Point-of-care testing (POCT) technologies have pushed diagnostics beyond the laboratory altogether. Portable molecular analyzers, smartphone-integrated test kits, and wearable biosensors have extended the reach of real-time health monitoring to homes and community clinics. These devices deliver results within minutes, operate without laboratory infrastructure, and can automatically upload data to cloud platforms for integration with national surveillance systems. The study highlights the WHO’s REASSURED criteria, emphasizing real-time connectivity, affordability, sensitivity, and deliverability, as the benchmark for future diagnostic development.

Perhaps the most groundbreaking innovation emerging from the paper is the introduction of microfluidic digital focus assays, which combine short-term cell culture with digital PCR to measure infectious virus load within hours. This method directly quantifies replication-competent virus rather than inactive fragments, bridging the gap between detection and infectivity, an area where conventional PCR has long fallen short.

Together, these advances suggest a future diagnostic ecosystem that is faster, smarter, and more decentralized. Artificial intelligence, automation, and big data analytics are expected to serve as the connective tissue linking each layer, from laboratory to field, creating a seamless diagnostic continuum.

Building the next global defense: Equity, integration, and one health

The authors argue that while technology has advanced, governance and equity remain the real barriers to progress. The COVID-19 crisis, they note, widened the diagnostic divide between high- and low-income regions, with most LMICs unable to sustain operations due to unstable energy infrastructure, costly reagents, and lack of technical expertise. True resilience, the authors contend, requires investment not only in devices but also in human capital, maintenance systems, and regional manufacturing capacity.

The study calls for an urgent shift from donor-driven aid to sustainable infrastructure building. This means developing local manufacturing for diagnostics, ensuring supply chain resilience, and establishing financing mechanisms that cover recurrent costs such as reagents, spare parts, and equipment servicing. The authors cite integrated diagnostic models emerging in Africa, such as “one-stop” multi-disease testing centers leveraging existing HIV or maternal health networks, as promising examples of efficiency in resource use. Similar efforts in Latin America are fostering regional cooperation through the Pan American Health Organization’s Innovation and Regional Production Platform.
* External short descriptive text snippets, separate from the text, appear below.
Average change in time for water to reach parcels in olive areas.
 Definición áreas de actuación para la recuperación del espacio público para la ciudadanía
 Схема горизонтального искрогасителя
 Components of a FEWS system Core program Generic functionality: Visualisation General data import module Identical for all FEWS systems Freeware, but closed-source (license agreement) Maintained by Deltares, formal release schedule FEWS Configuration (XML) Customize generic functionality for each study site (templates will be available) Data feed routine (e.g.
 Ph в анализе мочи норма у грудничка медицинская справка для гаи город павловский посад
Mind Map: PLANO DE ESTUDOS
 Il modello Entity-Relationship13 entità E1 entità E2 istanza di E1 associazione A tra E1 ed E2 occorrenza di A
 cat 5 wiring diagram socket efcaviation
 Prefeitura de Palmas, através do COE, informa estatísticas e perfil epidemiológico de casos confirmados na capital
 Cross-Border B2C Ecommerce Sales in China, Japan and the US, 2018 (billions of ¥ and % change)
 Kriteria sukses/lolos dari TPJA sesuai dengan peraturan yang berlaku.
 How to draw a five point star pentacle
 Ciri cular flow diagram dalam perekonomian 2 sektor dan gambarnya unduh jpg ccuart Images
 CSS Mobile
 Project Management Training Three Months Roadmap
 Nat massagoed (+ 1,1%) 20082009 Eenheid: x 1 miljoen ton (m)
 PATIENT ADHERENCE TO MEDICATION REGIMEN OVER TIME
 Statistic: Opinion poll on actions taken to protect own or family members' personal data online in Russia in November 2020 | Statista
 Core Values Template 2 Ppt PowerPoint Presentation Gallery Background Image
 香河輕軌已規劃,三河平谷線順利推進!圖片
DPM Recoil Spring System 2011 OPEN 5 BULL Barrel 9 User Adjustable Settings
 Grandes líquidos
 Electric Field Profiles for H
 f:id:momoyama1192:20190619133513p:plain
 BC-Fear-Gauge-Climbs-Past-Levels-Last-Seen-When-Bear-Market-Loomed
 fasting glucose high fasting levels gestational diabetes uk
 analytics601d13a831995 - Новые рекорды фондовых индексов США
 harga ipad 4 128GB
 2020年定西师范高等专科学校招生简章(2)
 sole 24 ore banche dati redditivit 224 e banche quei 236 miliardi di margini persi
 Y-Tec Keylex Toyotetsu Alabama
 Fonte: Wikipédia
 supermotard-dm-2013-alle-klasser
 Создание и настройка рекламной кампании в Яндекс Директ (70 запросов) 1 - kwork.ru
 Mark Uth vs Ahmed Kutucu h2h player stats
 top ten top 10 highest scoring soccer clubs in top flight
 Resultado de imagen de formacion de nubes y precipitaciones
Global coordination, the authors say, is vital to this transformation. The paper highlights the 2025 WHO Pandemic Agreement as a landmark commitment to equitable access to diagnostics, framed around a “whole-of-government, whole-of-society” approach. It complements the international “100 Days Mission,” which aims to make vaccines, treatments, and tests available within 100 days of detecting a new pathogen. Achieving this goal will require pre-positioning diagnostic tools and establishing clear regulatory standards for infectious virus quantification, areas that currently lack harmonized protocols.

The review also calls for embedding diagnostics within the One Health framework, which integrates human, animal, and environmental surveillance. Because most emerging infectious diseases are zoonotic in origin, early detection depends on shared monitoring systems that span veterinary and environmental data alongside human health metrics.

Finally, the authors stress the role of the laboratory medicine community in closing the global gap. They propose cross-border laboratory twinning programs, remote training platforms, and standardized quality assurance systems to strengthen local capacities. Digital technologies and AI-driven networks, they argue, should be used not just for data analysis but for equitable knowledge transfer.